(SELECTED PASSAGE)

Paul Ryan, House Budget Committee Chair, and Ayn Rand lunatic, is proposing to phase out Medicare and Medicaid as we know it. To the tune of $5 trillion or so over the next 10 years, give or take. But our "liberal" media is pretty nonplussed about all of this at best, practically orgasmic at worst (see David Brooks today).
This NYT article by Robert Pear this morning is a case in point, although I'll admit it read a little better the second time than the first. Still, Pear refers to the whacking of these important programs and social safety-net pillars of our economy as merely a "fundamental rethinking of how the two programs work", excused as the need to "address the nation's fiscal challenges". As to the scope of the cuts, Pear understatedly reports that
the proposals on Medicaid and Medicare could shift some costs to beneficiaries and to the states.
Later, Pear discusses the plan's Medicaid component:
The Congressional Budget Office recently estimated that a Medicaid block grant, of the type proposed by Mr. Ryan and Ms. Rivlin, could save $180 billion over 10 years. House Republicans could save an additional $434 billion by eliminating the expansion in Medicaid eligibility scheduled to take place in 2014 under the new health care law.
Just think of it--if we could just whack that rather silly expansion in Medicaid provided by Obamacare we could save a whole nuther $434 bill. Wouldn't that be great?
The whole thing is a radical, drastic proposal to increase poverty, misery and economic inequality (as the plan also includes
further cuts in the highest marginal tax rates).
Of course, if President Obama had not given away the store already in agreeing that "middle class" taxes can never be raised by any amount, ever, there might be the basis for offering an alternative to this nihilism. In the absence of that, in the
"fierce urgency of now", our medial villagers will likely work double-overtime to assure us all how wonderful this fabulous budget blue print is.

(End SELECTED PASSAGE)

WHAT IS BEING ASKED:
In the post on Paul Ryan's budget proposal, how much could House Republicans additionally save by eliminating the Medicaid eligibility expansion scheduled for 2014? The data have no connection to the post on Paul Ryan's budget proposal.

(INFORMATION PROVIDED)

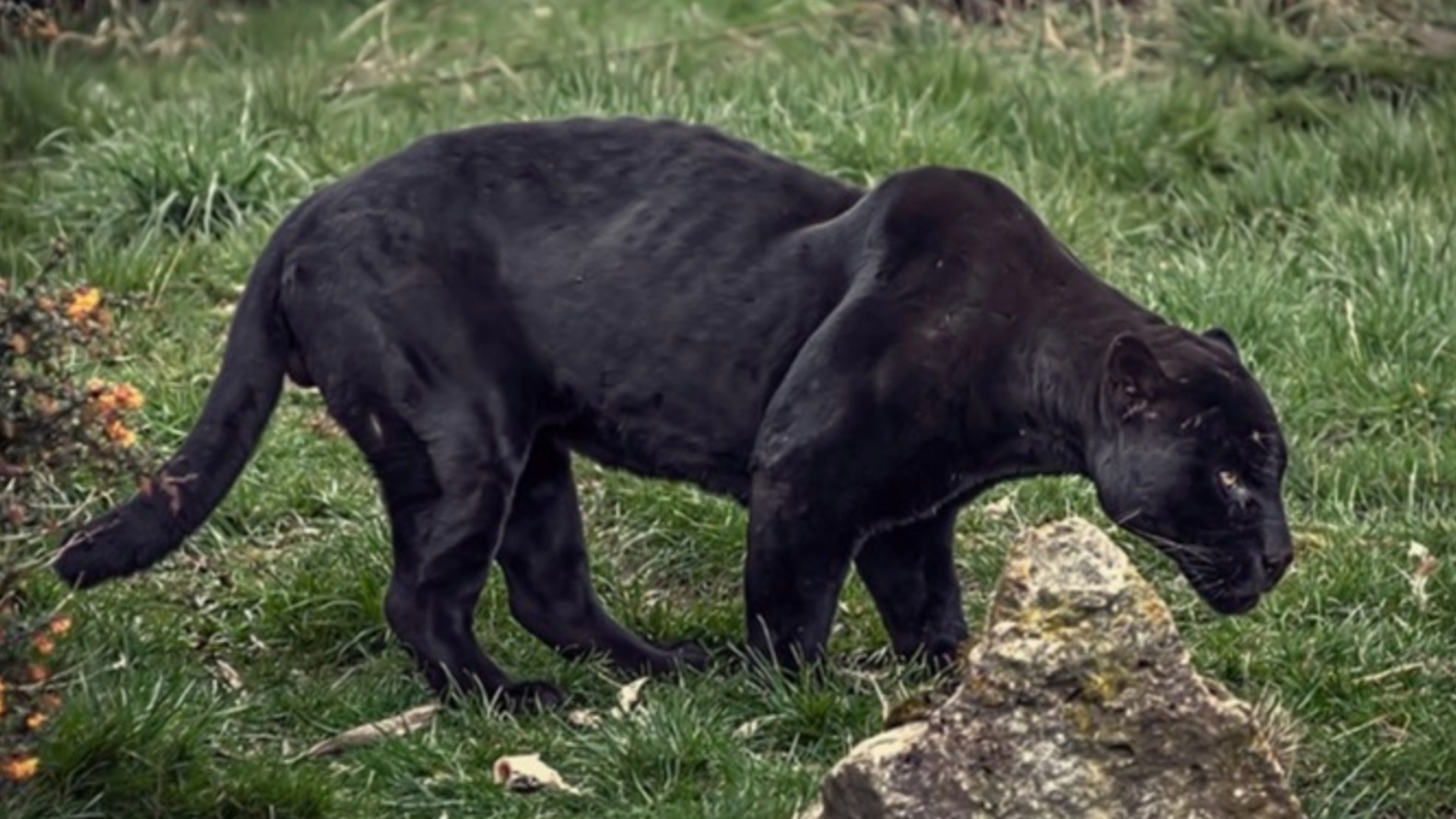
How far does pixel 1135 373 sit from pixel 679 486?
1807mm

(End INFORMATION PROVIDED)

RESULT:
$434 billion.